# I Heart Huckabees (Existential Comedy)



## Daniel (Sep 20, 2004)

On October 1st, the comedy film "I Heart Huckabees" will be released to "select" theaters.    The film centers around two detectives who find meaning in life for their clients. I am looking forward to watching it since critics are already saying it is excellent comedy.   

More info:


> This ensemble comedy is about a married couple, the Jaffes (Hoffman, Tomlin), who work as detectives, helping people solve existential crises in their lives. For those not familiar with the philosophy-based term of "existential crisis", some examples of such a crises would be a "mid-life crisis", a "what am I doing with my life?" sort of hang up, "my life has been a mistake", "my whole life is a joke", etc. Their first client in this movie is Albert Markovski (Schwartzman), who is experiencing angst because of his position at Huckabee's, a popular chain of retail stores.
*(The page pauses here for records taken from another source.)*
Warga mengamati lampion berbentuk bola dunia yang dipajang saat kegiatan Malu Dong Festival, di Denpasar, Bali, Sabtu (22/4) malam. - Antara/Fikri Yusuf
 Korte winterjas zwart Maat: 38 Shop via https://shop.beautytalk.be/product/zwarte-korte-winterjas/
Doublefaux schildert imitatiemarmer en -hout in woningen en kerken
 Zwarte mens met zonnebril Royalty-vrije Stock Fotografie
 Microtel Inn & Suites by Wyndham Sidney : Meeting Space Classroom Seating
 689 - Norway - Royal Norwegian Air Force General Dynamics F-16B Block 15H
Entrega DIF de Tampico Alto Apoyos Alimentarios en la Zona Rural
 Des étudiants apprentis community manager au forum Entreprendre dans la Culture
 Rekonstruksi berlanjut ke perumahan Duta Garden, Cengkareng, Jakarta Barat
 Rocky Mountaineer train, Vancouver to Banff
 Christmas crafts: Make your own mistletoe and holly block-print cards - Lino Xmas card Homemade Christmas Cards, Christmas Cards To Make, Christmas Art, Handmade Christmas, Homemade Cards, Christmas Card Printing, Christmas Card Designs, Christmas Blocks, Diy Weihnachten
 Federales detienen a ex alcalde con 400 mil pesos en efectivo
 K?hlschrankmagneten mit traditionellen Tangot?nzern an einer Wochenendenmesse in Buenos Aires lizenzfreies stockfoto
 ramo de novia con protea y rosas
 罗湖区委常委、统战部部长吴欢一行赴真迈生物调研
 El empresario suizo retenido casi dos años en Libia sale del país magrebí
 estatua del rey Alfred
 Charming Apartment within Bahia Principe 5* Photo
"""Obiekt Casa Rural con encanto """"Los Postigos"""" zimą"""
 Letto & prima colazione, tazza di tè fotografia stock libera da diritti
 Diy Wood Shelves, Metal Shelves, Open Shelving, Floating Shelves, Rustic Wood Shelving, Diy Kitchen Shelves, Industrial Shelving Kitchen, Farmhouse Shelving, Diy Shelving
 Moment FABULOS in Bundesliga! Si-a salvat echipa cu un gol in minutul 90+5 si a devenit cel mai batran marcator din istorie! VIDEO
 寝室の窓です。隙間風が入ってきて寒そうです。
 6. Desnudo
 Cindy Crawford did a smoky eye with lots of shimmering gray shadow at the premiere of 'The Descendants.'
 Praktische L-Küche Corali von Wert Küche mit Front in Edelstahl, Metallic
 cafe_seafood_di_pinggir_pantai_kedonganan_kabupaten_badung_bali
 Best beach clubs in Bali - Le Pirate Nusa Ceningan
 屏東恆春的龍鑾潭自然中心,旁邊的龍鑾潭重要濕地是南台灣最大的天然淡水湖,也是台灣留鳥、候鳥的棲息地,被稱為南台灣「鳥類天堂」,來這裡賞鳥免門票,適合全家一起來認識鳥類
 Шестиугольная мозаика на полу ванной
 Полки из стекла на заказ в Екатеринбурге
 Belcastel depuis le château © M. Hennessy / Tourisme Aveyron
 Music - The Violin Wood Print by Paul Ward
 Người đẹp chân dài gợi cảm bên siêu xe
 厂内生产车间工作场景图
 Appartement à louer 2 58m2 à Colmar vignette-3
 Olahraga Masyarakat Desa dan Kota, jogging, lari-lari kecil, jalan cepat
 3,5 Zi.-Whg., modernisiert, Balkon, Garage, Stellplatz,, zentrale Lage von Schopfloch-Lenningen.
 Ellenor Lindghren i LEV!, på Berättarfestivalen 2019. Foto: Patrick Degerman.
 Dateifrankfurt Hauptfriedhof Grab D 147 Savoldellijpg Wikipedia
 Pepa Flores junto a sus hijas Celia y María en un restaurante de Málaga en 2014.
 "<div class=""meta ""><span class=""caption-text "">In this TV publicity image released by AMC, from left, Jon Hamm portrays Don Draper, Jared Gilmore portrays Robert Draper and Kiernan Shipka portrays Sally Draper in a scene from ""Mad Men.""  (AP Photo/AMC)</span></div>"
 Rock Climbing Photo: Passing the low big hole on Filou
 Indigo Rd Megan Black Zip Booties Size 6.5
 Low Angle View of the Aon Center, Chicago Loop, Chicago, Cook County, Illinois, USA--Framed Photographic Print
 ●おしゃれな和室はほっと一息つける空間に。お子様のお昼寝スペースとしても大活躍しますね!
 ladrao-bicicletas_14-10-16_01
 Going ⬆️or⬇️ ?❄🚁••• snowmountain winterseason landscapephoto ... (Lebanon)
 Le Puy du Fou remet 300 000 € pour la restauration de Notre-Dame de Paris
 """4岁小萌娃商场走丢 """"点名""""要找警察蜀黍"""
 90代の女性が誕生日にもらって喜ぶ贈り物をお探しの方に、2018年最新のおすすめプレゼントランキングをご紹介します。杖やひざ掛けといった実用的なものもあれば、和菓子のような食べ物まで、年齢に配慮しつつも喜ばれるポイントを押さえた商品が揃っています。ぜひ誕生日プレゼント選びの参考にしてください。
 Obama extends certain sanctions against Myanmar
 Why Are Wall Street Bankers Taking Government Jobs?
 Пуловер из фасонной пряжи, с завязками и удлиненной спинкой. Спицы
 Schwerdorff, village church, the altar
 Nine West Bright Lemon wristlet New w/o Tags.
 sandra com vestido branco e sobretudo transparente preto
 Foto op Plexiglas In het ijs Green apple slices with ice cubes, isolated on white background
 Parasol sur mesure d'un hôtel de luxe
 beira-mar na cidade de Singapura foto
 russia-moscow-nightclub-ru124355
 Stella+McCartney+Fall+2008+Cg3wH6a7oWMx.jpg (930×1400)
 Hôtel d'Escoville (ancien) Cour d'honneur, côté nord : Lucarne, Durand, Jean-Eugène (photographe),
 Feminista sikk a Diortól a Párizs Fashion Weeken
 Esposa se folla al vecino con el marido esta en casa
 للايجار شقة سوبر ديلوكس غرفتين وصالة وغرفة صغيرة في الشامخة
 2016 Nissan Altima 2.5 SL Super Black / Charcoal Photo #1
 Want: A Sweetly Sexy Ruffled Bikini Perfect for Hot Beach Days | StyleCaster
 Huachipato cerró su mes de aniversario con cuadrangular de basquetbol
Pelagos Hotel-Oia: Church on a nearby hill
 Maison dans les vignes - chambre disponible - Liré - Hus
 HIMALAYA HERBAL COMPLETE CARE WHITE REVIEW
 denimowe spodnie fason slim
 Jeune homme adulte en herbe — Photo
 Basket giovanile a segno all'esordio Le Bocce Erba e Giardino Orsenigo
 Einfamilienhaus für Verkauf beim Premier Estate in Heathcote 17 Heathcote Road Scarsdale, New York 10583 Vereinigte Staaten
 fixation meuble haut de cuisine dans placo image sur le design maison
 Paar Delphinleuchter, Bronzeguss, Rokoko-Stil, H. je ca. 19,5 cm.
Investigating his workplace, the Jaffes take on one of Albert's coworkers, Brad Stand (Law) as a client as well, which leads them to investigate his girlfriend, Dawn Campbell (Watts), who is the spokesmodel in the Huckabees TV commercials. Meanwhile, Albert teams up with an existential firefighter (Wahlberg) and a French radical (Huppert) out of frustration with the idea that the Jaffes are helping the very man who seems to be part of Albert's existential crisis.
> http://movies.yahoo.com/shop?d=hv&id=1808471272&cf=info


----------



## Daniel (Jun 9, 2005)

I saw this movie on DVD a month ago.  It was great and much better than I expected after reading critical reviews.   A couple points made by the movie:

- Meditation as "dismantling":  Dustin Hoffman's character is an existential detective who encourages his patients to "dismantle" (meditiate) every day.    He teaches each client to meditate by making sure they can't see and telling them to let go of their identity, including what country they are from, what economy they are living in, etc.  (Hoffman's character recommends an eye mask or simply closing one's eyes for mediting at home.)

- The theme of the movie is: "No magic, no manure."   The protagonist in the movie, Hoffman's character, is like a zen monk and emphasizes that everything is meaningful and interconnected.  The antagonist in the movie is a French nihilist who sees life as a meaningless hell.   According to the movie, both positions on the meaning of life play on each other and are two sides of the same coin.  In the original script, the back story of the movie is that Hoffman's character and the female French existentialist used to have some relationship in the past.

Comedy-wise, the movie is pretty funny with great actors like Lily Tomlin, Dustin Hoffman, and Mark Wahlberg, who plays a depressed fireman that isn't interested in extinguishing fires.


----------



## HA (Jun 9, 2005)

Thanks Daniel,

Now I have a movie lined up for my next movie night!

Cheers


----------



## just mary (Jun 11, 2005)

Thanks Daniel!

I've been wanting to see that movie but it kept slipping my mind since I didn't know too much about it.  I'll definitely be renting it soon.

Thanks again.


----------



## Daniel (Jun 13, 2005)

The movie is one of those love-it-or-hate-it films.  The plot is rather secondary to the movie except for seeing how the characters develop.   Some lines in the movie that are meant to be funny aren't, but there are some funny bits and it is funny to see how each side (the existential detectives and the French nihilist) takes themselves so seriously.   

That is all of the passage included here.